The film really comes to life with the conflict between the Halifax-Chamberlain
alliance and a (largely alone) Churchill. The cabinet war room clashes have a
fire, energy and sense of drama to them that a lot of the rest of the film
doesn’t always have. It sometimes drags and gets lost in filling the time with
“quirky” moments with Churchill. There is a bit too much domesticity that feels
irrelevant when we know the fate of the nation is at stake.

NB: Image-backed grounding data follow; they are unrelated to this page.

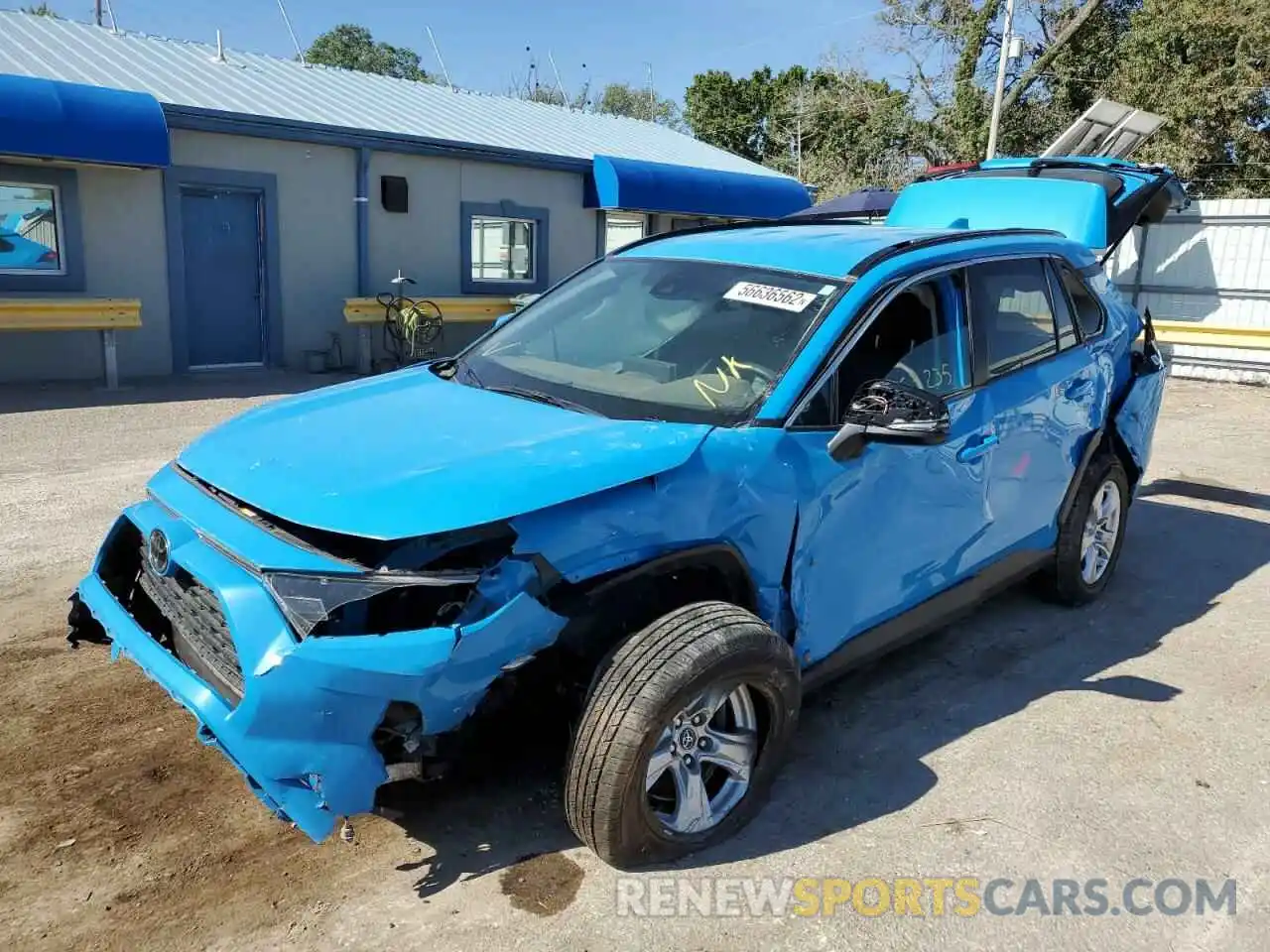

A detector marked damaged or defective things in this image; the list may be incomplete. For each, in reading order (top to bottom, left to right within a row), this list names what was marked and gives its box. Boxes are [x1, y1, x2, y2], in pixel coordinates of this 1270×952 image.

crushed front bumper [77, 477, 566, 842]
broken headlight [260, 571, 477, 637]
dented hood [178, 368, 715, 540]
blue damaged suv [69, 157, 1178, 873]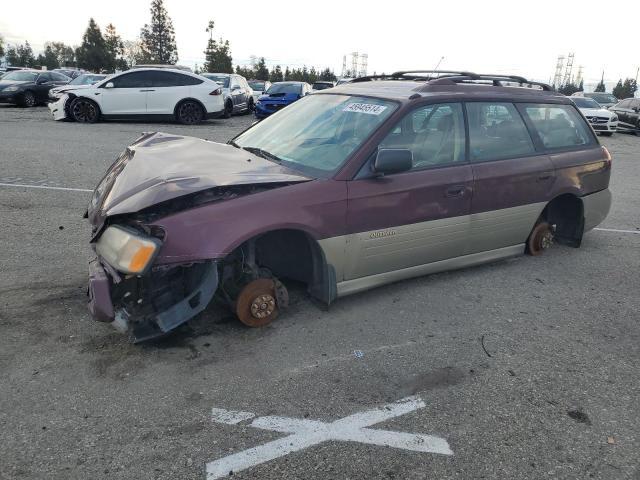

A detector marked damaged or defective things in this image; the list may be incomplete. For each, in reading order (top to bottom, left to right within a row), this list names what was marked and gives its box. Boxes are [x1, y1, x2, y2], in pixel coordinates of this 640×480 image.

damaged hood [88, 131, 312, 221]
damaged subaru legacy [85, 70, 608, 342]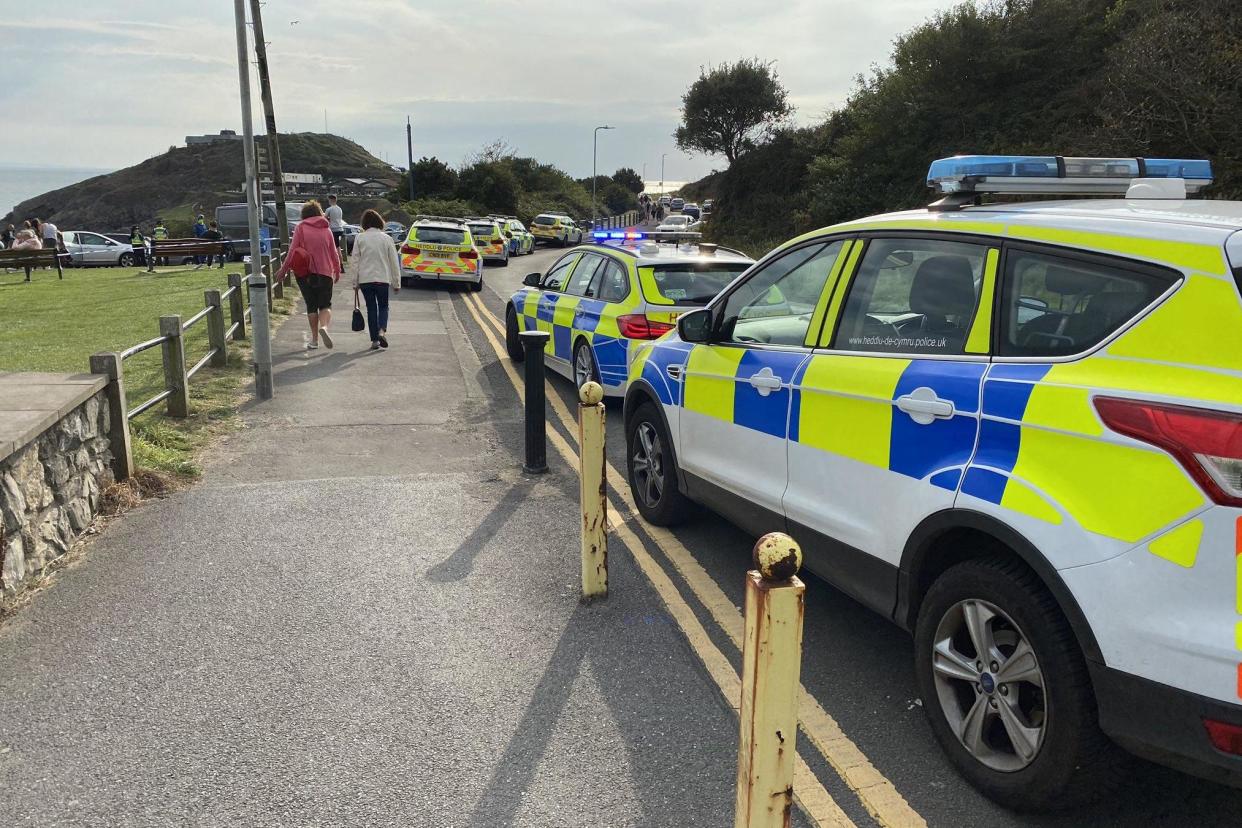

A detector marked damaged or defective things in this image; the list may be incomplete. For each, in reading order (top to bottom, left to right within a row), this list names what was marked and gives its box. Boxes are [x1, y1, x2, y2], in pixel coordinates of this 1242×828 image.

rusty bollard [576, 382, 606, 603]
rusty bollard [730, 533, 809, 824]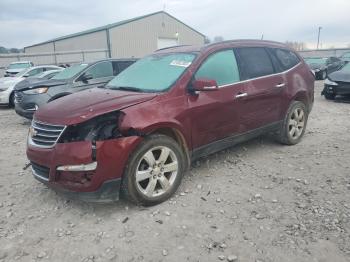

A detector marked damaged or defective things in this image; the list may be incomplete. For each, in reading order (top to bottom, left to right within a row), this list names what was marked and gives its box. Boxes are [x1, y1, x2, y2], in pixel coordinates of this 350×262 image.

damaged front bumper [26, 136, 142, 204]
cracked bumper cover [26, 136, 143, 204]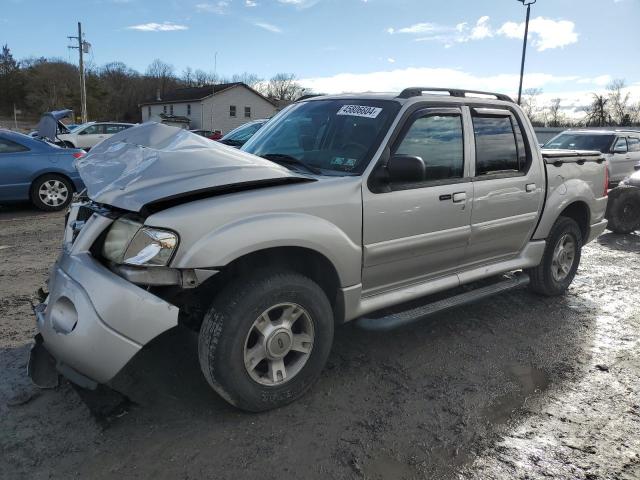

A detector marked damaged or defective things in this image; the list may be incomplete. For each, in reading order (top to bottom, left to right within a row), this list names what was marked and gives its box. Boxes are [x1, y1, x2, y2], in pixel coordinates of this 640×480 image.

crumpled hood [76, 123, 314, 213]
deployed crumpled fender [76, 123, 316, 213]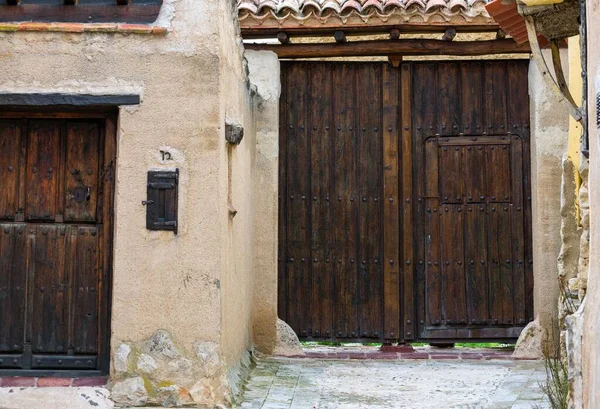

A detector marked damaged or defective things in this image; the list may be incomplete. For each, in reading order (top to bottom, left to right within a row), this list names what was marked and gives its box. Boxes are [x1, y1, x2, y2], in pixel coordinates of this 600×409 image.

cracked plaster wall [0, 0, 260, 404]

But then this is a sentimental film. Not only is it in love
with Churchill (we see some blemishes, but his air of perfection goes
unpunctured), but it uses devices that feel
as you are watching them like sentimental film devices. None more so than
Churchill bunking down on a tube train to exchange encouraging words with
regular people and for them to tearfully recite poetry at each other. In fact
it’s a testament to Oldman that he largely gets this hopelessly fake-feeling
scene working at all.
Wright’s film makes a point later of demonstrating that –
reporting back to the Tory party the results of this conversation – Churchill
uses the names of the people he met, but completely replaces their words with
his own. But it still gets itself bogged down in this sentimentality –
including a teary end caption on Churchill being voted out of office. Every
scene with Churchill and Clementine has a similar chocolate box feel, as does a
late scene with George VI (who seems to flip on a sixpence between pro and
anti-Churchill – although Ben Mendholsen is very good in the role).
Darkest Hour is an
extremely well-made film. It’s told with a lot of energy – and it has a simply
brilliant lead performance. Joe Wright finds new and interesting ways to shoot
things: there are some great shots which frame Churchill in strips of light
surrounded by imposing darkness. But its not brilliant. It will move you – but
that is largely because it recreates actual real-life, moving events (who can
listen to Churchill without goosebumps?). But it’s given us one of the greatest
Churchill performances and it’s worth it for that if nothing else. And, for all
its flaws, and the safeness of its storytelling, I actually quite liked it –
and I think I could like it more and more as I re-watch it.